Last-minute fliers are getting shut out before they reach their departure gate as airports step up their enforcement of stated check-in times, according to a report published Tuesday.
Airlines intent on making on-time departures are saying no to more fliers who don't check-in on time, according to a USA Today report.
"They're absolutely getting stricter," Terry Trippler, an air travel expert at Cheapseats.com told the newspaper.
Missing a flight can translate into added costs in the form of ticket-change fees and fare differences, the report said. But airlines consider each passenger's reason for late arrival and can also choose to waive the added costs, it said.
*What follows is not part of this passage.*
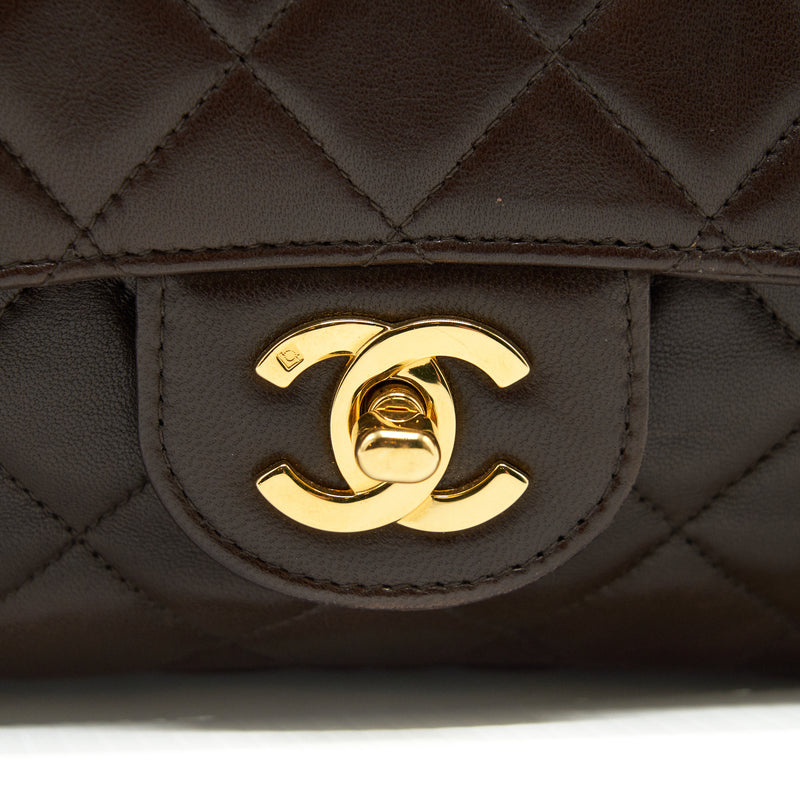 Chanel Medium Flap Bag Chocolate GHW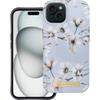 Etui na iPhone 15 Forcell F-Protect Mirage zgodny z MagSafe spring flowers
The newspaper conducted a survey of the check-in policies of 18 U.S. airlines and found that fewer than half of the airlines guarantee that a passenger who misses a flight will be booked on the next available flight for no charge.
Airlines say their late check-in policies are flexible, the newspaper reported. A Continental Airlines spokeswoman told the newspaper that late passengers may be denied boarding and charged a fee but are generally accommodated on the next flight without charge.
A United spokeswoman said in the report that United won't book late-arriving passengers for free on another airline's flight.
Travelers who like to cut it close at the airport should check-in online and print out their boarding pass before arriving at the airport, Charles Franklin, a travel manager for an auto manufacturer, recommended in the report.
Printing out a boarding pass ahead of time allows fliers to go directly to the gate without having to meet an airline's ticket counter check-in time, USA Today said.
Fliers should also keep track of check-in requirements, which can vary. For example, passengers flying Delta Air Lines with no bags to check have to show up at the ticket counter 15 minutes before most domestic flights, while those with bags to check are required to arrive 30 minutes in advance, the report said.